Sophisticated traders exploit market
inefficiencies caused by mistakes of other traders or by circumstances forcing
traders to trade inefficiently. To exploit such inefficiencies, one needs
sophisticated and highly controllable algos.
In these algos, shaping of the distribution
of child orders is defined in terms of rules defined in terms of a few trading
characteristics taken together.
For example, a limit on volume and
frequency could be tied to the price or price change.
There are different classes of algos.
Low frequency algo keeps relatively long interval
between child orders allowing market to “forget” the previous order, when it
sees the next one. This type of algos is well known and broadly used. It is
used with long trading intervals. It is easy to monitor and easy to interpret
what it is doing and why.
High frequency algo instead of relying on
long interval between child orders reacts to various market events. This type
of algos is relatively new and often used with short trading intervals. When
level of liquidity is high, it trades substantially differently for low
frequency algo. It could be difficult to monitor visually, because it trades
fast.
It could be two different algos shaped the
same way – high and low frequency. They are used differently, as a sports car
is driven differently from an ordinary car.

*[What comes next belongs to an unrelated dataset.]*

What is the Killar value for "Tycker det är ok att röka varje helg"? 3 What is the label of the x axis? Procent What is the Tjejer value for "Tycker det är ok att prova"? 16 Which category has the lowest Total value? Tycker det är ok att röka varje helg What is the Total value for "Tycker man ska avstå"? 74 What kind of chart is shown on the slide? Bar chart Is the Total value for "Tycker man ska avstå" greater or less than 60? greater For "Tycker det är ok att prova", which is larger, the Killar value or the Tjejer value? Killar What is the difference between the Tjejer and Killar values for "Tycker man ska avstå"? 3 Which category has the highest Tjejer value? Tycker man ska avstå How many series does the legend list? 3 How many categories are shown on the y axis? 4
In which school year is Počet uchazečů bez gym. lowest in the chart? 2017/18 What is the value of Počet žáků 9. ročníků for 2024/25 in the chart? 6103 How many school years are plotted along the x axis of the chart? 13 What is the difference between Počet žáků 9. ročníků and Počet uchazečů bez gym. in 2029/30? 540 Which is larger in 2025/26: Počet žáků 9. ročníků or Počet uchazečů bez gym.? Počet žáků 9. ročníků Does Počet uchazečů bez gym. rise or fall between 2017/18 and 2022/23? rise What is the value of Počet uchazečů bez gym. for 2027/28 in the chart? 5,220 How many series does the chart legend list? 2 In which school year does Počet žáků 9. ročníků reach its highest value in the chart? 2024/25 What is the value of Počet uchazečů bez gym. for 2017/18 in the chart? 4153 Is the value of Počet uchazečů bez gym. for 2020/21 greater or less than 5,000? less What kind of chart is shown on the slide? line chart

As a sports car requires special
precautions from a driver, a high frequency algo might need more hedging than a
low frequency algo.
A trader chooses the type of algo according to his
needs and understanding of market conditions.

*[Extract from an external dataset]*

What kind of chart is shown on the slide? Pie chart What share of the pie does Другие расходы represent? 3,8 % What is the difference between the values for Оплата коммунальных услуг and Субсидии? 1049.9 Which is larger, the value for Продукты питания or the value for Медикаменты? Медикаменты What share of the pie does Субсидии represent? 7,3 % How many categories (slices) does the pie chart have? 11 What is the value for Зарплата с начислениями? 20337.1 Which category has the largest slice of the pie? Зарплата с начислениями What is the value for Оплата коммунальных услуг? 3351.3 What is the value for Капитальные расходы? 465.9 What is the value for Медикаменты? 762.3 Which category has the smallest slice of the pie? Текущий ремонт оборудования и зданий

It is possible to send a few child orders
practically simultaneously to different destinations – to a market and to alternative
trading systems. An algo could do this on each its step, and this option is
provided to a trader.
While an order is processed, a trader could
realize that situation on the market is changed or that this particular algo is
not trading well in current market situation. In such case, the trader could
switch the algo to another one. Then, all child orders generated by previous
algo are cancelled and a new algo starts.
Similar approach could be used when an algo
failed to complete the order in a give time interval. A new algo could be
started to complete the remainder of the order.